TEXT SECTION START

Flow cytometry analysis
To detect HPV16 E7-specific CD8+ T cell responses by IFN-γ intracellular staining, splenocytes from vaccinated HLA-A2 (AAD) transgenic mice were harvested 12 days after last vaccination with CRT/E7 or CRT/E7(N53S) and stimulated with either HPV16 E7 overlapping peptides (15mer with 10aa overlap) (5 μg/ml) or HPV16 E7 short peptides (HPV16 E7aa11-20, E7aa49-57, E7aa82-90 and E7aa86-93 peptides) [26] (1 µg/ml) at the presence of GolgiPlug (BD Pharmingen, San Diego, CA) at 37 °C overnight. The stimulated splenocytes were stained PE anti-mouse CD8a (BD Biosciences, Cat. #561,095) followed by fixation and permeabilization using the Cytofix/Cytoperm kit according to the manufacturer’s instruction (eBioscience, San Diego, CA). Intracellular IFN-γ was stained with FITC anti-mouse IFN-γ (Biolegend, Cat. # 505806). The cells were acquired with FACSCalibur flow cytometer and data were analyzed with CellQuest Pro software.

TEXT SECTION END
DATA TO EXAMINE START

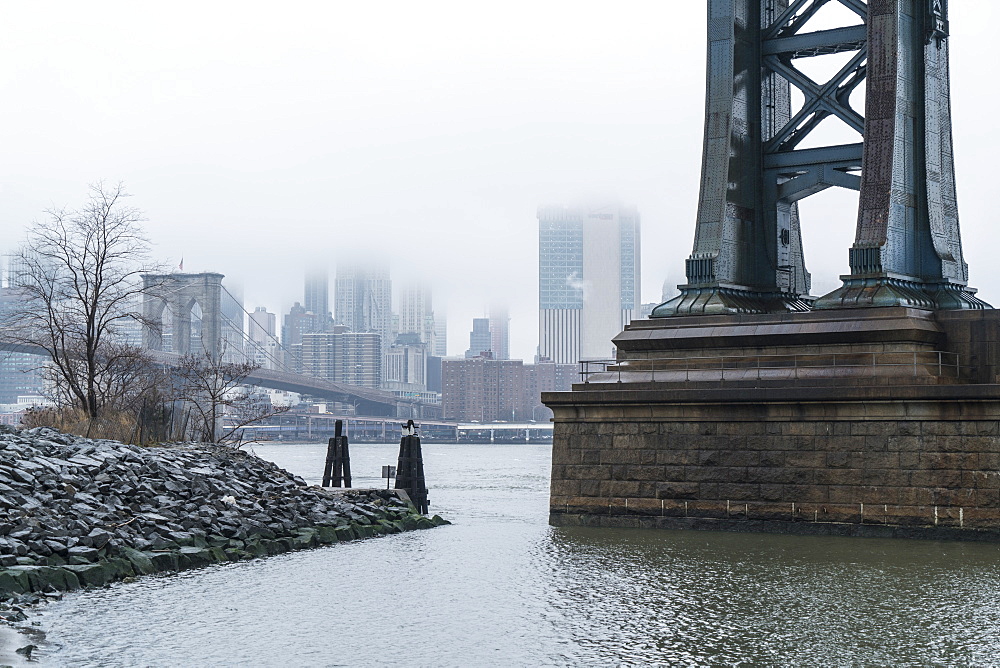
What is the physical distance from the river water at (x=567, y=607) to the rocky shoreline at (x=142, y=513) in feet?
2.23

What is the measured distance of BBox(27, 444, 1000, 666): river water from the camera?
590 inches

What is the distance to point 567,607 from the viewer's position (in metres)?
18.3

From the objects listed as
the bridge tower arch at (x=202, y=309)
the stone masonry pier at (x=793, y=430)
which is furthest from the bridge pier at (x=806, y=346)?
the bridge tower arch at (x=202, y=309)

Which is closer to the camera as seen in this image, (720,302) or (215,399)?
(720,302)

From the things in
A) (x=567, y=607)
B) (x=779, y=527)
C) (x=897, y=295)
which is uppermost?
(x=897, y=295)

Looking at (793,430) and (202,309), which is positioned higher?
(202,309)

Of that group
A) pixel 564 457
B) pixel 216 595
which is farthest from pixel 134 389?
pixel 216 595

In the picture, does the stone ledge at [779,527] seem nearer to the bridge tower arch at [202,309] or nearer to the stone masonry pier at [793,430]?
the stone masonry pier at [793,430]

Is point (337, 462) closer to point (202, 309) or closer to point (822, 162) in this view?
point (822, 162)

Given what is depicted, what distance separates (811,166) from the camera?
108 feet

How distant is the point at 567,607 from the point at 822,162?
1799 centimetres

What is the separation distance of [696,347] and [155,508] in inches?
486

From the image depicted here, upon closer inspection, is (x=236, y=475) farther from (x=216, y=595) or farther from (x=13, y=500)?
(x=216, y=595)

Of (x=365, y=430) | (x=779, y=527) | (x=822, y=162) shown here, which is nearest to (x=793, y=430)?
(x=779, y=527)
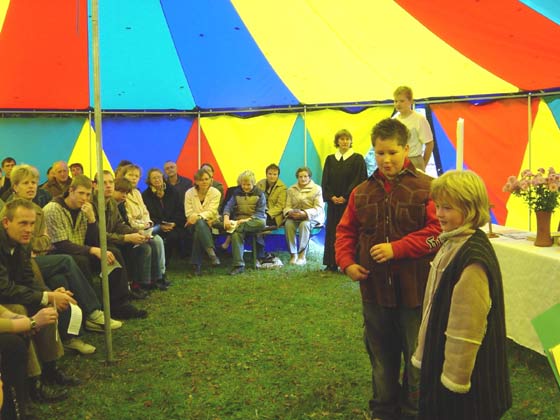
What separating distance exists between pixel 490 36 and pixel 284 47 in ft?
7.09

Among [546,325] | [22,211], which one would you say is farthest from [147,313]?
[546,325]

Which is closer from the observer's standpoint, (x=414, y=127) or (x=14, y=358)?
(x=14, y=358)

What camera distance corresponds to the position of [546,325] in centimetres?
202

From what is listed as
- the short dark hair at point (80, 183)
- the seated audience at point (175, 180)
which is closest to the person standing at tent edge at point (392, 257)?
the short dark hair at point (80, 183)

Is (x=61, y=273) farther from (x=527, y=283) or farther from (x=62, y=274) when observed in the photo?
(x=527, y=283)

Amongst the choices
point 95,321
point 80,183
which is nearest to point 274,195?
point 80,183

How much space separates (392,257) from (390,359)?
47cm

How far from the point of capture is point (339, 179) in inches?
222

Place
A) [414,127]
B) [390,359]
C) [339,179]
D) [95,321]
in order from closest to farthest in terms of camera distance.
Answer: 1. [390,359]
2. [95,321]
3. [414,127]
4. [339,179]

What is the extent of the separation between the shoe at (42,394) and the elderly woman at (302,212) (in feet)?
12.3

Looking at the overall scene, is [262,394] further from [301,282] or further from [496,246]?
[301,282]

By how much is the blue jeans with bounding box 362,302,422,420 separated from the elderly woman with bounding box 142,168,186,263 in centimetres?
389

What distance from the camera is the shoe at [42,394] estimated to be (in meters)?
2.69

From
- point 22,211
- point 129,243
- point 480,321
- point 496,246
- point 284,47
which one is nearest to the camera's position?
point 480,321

DATA TO EXAMINE END

* [DIRECTIONS]
According to the flow cytometry text, how many days after the last vaccination were splenocytes harvested from the mice?

* [ANSWER BOX]
12 days